As does dictionary.com, although they wimp out and give both hippopotamuses and hippopotami as plurals.
Technically, the Greek plural of hippopotamus is hippopotamoi.
Don’t let anyone try to tell you I didn’t learn anything from my Greek major.
I just want to point out that datums is, indeed, correct in certain contexts.
I just remembered another one - “Rhinoceros” It’s not even a “us” word, but how many times I’ve heard it as “rhinoceri”… even in print.
Yes indeedy! I always call them “forums”, and I WORK here. I knows better but I does it anyways.
Oooo… poor didda
Actually, I like Greek and Latin plurals usually, but I don’t like “fora”.
If we agree that language is evolving, and “right” or “wrong” ways of using it are based on consensus, then we can accept that many words of Greek and Latin origin have lost their original plural form to the English ‘s’ and ‘es’, whilst others have retained them. This is an arbitrary process. The problem with words like “forum” is that the process is half-complete. I doubt anybody will use “fora” fifty or a hundred years from now, and “forums” probably would not have been used a century ago. The word’s half-evolved status means that whichever plural form you decide to use, there’ll be somebody who won’t like it.
For mine, I’ll stick with “forums”. It sounds better. “Fora” does sound a bit pretentious to me.
Errr… although I once posted the Latin plural of “forum”, and therefore bear some responsibility for the prevalence of this trend… I’m inclined, personally, to use the English word “forum”, whose plural is “forums”.
It’s important (well, if you’re a grammar freak with A-level Latin, it’s important) to remember that “fora” is only the nominative plural of “forum”. If you feel obliged to use the Latin plural form, you should feel obliged to use it correctly… and Latin has case inflections.
So, you can say “These fora are full of fascinating material”, no problem.
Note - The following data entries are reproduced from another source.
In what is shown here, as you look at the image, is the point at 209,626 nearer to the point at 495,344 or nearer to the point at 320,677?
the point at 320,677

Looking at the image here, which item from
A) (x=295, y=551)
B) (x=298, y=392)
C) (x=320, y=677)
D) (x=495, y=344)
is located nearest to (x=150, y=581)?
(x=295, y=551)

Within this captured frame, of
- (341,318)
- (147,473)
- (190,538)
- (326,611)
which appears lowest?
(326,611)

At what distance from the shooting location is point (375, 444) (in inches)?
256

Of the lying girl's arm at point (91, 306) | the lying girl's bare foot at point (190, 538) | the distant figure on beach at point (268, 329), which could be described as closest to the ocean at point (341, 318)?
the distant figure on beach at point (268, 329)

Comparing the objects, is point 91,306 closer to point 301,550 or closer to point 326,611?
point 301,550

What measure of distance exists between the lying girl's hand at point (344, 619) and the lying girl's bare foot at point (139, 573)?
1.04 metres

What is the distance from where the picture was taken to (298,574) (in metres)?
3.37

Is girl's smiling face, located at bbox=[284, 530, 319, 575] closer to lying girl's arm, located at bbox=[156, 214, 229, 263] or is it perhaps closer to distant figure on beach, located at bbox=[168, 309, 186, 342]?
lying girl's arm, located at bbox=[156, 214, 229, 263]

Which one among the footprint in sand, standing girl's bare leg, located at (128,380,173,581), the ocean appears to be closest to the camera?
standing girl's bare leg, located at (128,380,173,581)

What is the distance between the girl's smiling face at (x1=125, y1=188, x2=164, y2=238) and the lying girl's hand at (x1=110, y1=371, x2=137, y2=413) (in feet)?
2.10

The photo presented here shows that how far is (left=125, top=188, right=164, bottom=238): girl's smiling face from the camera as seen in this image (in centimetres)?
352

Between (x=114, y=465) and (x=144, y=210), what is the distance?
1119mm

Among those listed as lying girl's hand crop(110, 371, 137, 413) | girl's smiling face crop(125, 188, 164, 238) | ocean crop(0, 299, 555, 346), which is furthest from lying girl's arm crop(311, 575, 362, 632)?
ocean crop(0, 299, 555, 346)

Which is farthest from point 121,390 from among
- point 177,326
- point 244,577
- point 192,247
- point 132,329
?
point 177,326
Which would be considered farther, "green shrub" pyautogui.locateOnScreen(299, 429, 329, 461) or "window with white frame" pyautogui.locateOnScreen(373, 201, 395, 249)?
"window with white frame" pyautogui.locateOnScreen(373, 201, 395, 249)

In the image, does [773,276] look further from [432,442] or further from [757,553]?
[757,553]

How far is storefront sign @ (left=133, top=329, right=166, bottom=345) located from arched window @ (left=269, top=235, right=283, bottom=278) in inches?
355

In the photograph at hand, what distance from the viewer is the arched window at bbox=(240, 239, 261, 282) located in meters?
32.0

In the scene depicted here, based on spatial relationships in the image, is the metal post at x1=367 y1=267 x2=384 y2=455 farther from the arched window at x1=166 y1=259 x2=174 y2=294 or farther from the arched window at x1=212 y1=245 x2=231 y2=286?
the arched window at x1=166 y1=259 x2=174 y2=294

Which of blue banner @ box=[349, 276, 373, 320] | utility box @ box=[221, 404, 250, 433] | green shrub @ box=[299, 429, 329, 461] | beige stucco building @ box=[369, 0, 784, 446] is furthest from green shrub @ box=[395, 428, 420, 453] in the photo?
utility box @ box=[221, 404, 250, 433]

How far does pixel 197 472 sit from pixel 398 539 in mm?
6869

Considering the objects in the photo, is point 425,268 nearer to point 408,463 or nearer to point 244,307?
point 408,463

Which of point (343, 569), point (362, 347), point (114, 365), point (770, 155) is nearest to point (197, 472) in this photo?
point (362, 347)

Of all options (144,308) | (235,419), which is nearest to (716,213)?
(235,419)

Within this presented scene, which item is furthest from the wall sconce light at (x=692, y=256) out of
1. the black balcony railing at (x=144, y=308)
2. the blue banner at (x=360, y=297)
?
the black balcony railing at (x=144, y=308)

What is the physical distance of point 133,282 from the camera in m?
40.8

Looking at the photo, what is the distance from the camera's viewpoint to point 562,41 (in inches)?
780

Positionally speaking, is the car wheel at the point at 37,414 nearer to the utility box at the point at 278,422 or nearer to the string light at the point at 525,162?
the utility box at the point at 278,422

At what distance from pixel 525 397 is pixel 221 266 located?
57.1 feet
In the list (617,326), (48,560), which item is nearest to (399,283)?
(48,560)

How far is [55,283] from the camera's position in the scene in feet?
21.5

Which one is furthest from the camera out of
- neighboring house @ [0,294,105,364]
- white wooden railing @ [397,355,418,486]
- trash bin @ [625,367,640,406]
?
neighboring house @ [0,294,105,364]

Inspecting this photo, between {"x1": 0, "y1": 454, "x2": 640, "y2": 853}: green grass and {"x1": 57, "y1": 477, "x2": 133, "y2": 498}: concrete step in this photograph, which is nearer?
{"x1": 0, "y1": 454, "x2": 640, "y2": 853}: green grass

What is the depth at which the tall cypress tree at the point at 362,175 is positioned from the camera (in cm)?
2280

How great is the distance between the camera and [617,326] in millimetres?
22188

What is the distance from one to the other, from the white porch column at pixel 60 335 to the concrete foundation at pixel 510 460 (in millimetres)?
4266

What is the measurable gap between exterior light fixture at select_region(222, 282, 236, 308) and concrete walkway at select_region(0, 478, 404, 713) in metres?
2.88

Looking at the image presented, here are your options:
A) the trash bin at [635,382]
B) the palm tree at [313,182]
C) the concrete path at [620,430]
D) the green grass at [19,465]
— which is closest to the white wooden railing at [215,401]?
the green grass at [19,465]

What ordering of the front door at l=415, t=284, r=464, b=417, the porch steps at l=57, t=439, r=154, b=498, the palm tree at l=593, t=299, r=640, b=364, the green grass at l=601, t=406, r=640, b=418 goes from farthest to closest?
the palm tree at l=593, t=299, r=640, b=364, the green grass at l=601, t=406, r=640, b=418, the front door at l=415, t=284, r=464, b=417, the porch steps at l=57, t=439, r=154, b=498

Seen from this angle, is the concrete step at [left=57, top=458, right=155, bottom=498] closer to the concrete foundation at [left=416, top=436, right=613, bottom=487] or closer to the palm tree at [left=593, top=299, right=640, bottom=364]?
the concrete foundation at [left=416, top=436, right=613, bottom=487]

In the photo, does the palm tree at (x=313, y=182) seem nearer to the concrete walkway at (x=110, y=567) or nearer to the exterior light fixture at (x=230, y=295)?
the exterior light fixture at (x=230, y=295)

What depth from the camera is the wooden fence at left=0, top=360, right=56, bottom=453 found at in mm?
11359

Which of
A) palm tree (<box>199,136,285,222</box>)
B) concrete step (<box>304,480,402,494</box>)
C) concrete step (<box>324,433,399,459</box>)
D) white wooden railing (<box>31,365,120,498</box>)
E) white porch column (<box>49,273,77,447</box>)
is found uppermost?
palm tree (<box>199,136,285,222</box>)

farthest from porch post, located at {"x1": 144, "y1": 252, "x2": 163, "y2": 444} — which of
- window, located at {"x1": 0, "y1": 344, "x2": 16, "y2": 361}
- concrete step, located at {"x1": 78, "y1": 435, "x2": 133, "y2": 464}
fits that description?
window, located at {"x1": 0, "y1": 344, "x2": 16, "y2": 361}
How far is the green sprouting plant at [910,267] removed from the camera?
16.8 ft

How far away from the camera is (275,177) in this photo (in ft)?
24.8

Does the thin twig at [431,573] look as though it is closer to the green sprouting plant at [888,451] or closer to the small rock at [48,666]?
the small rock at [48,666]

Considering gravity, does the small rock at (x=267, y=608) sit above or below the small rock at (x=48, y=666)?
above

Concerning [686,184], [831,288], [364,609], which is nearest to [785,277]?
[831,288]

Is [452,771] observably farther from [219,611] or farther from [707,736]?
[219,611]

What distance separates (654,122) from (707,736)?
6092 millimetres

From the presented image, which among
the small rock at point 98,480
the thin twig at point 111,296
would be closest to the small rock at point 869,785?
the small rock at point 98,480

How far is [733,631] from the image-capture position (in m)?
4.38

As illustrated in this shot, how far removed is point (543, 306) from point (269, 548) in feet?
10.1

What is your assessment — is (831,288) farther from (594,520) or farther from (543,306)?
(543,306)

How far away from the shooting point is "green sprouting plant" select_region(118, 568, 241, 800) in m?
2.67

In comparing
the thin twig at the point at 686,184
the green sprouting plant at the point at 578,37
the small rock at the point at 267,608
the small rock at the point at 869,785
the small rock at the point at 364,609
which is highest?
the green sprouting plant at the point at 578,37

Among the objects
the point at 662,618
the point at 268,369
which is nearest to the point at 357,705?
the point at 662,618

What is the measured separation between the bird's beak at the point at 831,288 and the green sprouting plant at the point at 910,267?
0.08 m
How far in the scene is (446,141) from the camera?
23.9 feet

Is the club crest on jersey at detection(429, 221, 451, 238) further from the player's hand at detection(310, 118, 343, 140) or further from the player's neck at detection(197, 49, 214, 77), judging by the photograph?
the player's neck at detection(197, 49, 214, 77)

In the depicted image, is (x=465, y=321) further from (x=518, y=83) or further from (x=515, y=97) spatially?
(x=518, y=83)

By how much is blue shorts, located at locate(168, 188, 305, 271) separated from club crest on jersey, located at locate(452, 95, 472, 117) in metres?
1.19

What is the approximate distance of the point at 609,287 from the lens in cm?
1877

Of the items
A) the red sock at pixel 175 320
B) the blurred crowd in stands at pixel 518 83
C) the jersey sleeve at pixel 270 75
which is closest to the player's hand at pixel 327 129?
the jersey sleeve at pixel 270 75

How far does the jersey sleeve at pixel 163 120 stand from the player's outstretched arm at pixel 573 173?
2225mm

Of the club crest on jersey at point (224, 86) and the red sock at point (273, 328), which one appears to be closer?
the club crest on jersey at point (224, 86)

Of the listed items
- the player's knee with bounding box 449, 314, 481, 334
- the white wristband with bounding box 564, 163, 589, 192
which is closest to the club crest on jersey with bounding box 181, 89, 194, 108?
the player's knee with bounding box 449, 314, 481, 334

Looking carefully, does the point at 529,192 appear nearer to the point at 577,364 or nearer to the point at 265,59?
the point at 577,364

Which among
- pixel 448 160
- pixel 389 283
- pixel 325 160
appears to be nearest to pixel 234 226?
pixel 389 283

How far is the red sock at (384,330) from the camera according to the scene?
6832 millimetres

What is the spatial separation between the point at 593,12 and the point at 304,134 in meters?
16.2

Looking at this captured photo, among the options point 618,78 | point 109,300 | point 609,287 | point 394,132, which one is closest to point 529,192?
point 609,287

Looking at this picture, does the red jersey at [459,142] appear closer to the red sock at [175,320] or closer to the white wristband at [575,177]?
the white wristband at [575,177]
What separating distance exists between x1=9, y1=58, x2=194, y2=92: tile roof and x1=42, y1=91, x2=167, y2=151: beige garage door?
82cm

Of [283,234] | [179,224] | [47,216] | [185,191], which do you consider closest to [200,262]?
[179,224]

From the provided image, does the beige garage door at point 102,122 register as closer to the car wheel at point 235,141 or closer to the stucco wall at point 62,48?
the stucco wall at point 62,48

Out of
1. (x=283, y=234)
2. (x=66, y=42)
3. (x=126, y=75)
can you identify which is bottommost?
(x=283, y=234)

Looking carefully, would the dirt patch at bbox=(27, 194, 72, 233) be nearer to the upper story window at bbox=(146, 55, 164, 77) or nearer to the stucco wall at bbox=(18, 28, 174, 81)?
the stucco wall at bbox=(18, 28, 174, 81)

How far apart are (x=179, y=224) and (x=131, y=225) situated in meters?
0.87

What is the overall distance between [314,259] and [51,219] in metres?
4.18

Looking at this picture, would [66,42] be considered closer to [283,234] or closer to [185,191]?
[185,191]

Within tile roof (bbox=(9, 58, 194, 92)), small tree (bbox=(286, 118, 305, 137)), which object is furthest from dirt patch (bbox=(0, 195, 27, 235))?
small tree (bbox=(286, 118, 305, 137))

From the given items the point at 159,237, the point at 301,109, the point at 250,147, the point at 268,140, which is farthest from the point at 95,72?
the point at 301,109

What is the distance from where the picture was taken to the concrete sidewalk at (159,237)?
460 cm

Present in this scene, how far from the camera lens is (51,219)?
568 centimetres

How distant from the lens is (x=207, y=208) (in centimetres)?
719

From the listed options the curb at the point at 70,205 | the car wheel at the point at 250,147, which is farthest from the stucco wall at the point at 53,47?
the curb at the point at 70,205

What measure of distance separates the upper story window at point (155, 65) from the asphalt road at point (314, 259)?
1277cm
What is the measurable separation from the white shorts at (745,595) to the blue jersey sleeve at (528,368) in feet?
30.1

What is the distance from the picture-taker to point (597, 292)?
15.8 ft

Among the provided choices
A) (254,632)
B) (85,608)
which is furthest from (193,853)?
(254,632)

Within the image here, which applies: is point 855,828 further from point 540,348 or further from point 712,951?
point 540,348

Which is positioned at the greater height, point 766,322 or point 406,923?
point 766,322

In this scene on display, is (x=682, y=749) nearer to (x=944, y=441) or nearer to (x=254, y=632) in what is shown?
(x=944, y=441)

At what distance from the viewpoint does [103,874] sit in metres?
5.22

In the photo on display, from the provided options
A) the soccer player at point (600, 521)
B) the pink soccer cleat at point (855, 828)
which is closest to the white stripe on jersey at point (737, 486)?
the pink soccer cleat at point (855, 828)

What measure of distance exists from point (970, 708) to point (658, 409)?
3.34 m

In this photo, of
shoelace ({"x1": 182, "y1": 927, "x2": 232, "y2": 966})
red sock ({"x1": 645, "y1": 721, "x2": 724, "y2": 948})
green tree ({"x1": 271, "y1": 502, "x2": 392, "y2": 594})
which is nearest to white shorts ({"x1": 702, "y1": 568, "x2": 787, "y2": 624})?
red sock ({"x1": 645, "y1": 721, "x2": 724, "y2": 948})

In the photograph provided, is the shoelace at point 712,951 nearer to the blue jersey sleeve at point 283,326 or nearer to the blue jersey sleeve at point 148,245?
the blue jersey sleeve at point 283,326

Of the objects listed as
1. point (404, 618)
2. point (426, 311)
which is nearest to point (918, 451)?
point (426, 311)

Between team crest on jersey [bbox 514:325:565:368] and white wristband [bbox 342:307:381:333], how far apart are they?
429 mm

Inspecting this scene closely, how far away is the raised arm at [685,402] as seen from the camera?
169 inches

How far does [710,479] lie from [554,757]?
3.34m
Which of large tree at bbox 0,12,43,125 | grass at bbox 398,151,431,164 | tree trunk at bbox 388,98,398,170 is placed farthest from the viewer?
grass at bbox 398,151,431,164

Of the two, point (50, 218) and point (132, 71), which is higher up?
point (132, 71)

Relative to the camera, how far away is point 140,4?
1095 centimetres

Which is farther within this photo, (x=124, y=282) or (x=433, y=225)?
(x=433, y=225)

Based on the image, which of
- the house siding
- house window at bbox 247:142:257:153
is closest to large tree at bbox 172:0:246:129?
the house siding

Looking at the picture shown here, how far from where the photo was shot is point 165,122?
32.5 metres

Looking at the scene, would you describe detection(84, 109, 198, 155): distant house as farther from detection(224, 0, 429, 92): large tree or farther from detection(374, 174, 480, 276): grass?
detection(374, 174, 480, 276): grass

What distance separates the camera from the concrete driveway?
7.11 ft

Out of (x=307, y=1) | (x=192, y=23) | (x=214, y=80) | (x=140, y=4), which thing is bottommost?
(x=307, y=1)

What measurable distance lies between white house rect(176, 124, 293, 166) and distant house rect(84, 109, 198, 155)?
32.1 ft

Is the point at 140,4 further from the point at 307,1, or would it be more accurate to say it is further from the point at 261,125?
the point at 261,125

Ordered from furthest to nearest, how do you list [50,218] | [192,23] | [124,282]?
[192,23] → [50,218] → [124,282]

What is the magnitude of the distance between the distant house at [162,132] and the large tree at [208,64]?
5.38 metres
And the accusative form is the same, so you can add “I like these fora”. But the dative and ablative form is “-is”, so you’d have to say “I contribute regularly to these foris” and “My life is being taken over by these foris”. As for the genitive “I enjoy being a member of these fororum”, the less said about that the better.
Where this leaves us with data, media, mediums, and hippopotamuses, I really couldn’t say.
rhinoceroi
Rhinocerotes
(Prepoceros!)
Yes, that is correct. In Haiti.
Some collective plurals:[ul][]crash/herd/bloat of hippopotami[]crash of rhinoceri[]murder of crows[]shrewdness of apesarmy of me[/ul]
“Fora” wasn’t a word I’d heard used for real until law school. We do like our latin and we do take it fairly seriously, even if our pronunciation is completely bollixed…anyway, fora’s useful when you’re discussing jurisdictional issues.